• **Complete the following**
1: Answer these questions using the passage about Tim:
(a) How many days a week does Tim work at the supermarket?
(b) In which event did Tim win gold at the 2007 Special Olympics in Shanghai?
(c) What is the name of the supermarket manager quoted in the passage?
2: Reproduce the part of the passage about Tim from "Asked in 2021" up to and including "the sensible thing.", keeping every word and punctuation mark unchanged.

• **Selected extract**
BEGIN

Asked in 2021 what she would have done if she'd had pre-natal screening that confirmed her son would be born with Down syndrome, Joan said, "We had a good family. My two sons were bright guys who were going to conquer the world, and if I realised we were going to have an intellectual disabled baby then I'd have been, 'No. That's just not practical.' It would have got in the way. It would have been a difficult decision, but the sensible thing.
"Everything indicated it would not be a good thing. And thank God I didn't, because we wouldn't have had Tim, and Tim has expanded the lives of all of us and brought an awful lot of joy … I think most women will tell you one of the first things they'll say when a baby is born is, 'Is everything alright?' They worry that not everything will be perfect. It took me a little while to realise that Tim is actually perfect."
Whenever I see Tim at the Countdown supermarket in Te Atatu, he's working like a demon. He does four-hour shifts, two days a week. He has strong shoulders – a former competitive swimmer, he won gold in the butterfly event at the 2007 Special Olympics in Shanghai – and is forever charging around the carpark with a long line of trolleys. "Yeah, that's Tim," said supermarket manager Zoe Williams. "Hard worker and self-aware.
"He's always asking for feedback. I've had to tell him a couple of times to stop touching other people's babies, that you have to ask permission. I remember he went up to a newborn and kissed the baby and the mother rung me up. But that's just who Tim is. That's his heart. That happened four years ago and it's still with him. He's almost obsessive when he does something wrong and will try to correct it."

END

• **Material supplied**
BEGIN

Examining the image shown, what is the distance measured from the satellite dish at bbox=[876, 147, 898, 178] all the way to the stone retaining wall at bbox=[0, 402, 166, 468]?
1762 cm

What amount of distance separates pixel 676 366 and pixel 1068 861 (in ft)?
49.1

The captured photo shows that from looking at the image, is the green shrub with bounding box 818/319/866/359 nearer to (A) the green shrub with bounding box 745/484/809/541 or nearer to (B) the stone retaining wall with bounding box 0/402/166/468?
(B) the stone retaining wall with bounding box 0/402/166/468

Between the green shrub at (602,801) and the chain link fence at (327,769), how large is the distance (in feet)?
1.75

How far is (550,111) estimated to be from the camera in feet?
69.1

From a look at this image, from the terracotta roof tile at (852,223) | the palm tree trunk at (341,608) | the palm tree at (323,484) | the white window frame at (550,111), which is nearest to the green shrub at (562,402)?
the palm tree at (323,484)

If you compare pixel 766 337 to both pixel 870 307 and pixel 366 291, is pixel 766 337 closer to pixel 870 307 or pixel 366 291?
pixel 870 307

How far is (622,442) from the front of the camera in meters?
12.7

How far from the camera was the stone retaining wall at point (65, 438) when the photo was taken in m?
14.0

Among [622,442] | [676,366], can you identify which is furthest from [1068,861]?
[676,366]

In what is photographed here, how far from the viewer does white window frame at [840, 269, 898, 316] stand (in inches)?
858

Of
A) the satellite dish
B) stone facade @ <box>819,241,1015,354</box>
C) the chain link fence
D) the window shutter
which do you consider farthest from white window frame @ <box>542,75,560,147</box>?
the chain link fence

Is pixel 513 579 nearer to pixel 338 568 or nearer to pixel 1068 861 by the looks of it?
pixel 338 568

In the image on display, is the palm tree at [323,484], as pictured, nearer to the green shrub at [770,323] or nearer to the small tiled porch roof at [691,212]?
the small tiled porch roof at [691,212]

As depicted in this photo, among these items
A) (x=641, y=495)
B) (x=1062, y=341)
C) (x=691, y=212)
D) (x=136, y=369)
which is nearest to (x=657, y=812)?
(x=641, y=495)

END

• **Task answers**
1:
(a) Two days a week, in four-hour shifts.
(b) The butterfly.
(c) Zoe Williams.

2:
Asked in 2021 what she would have done if she'd had pre-natal screening that confirmed her son would be born with Down syndrome, Joan said, "We had a good family. My two sons were bright guys who were going to conquer the world, and if I realised we were going to have an intellectual disabled baby then I'd have been, 'No. That's just not practical.' It would have got in the way. It would have been a difficult decision, but the sensible thing.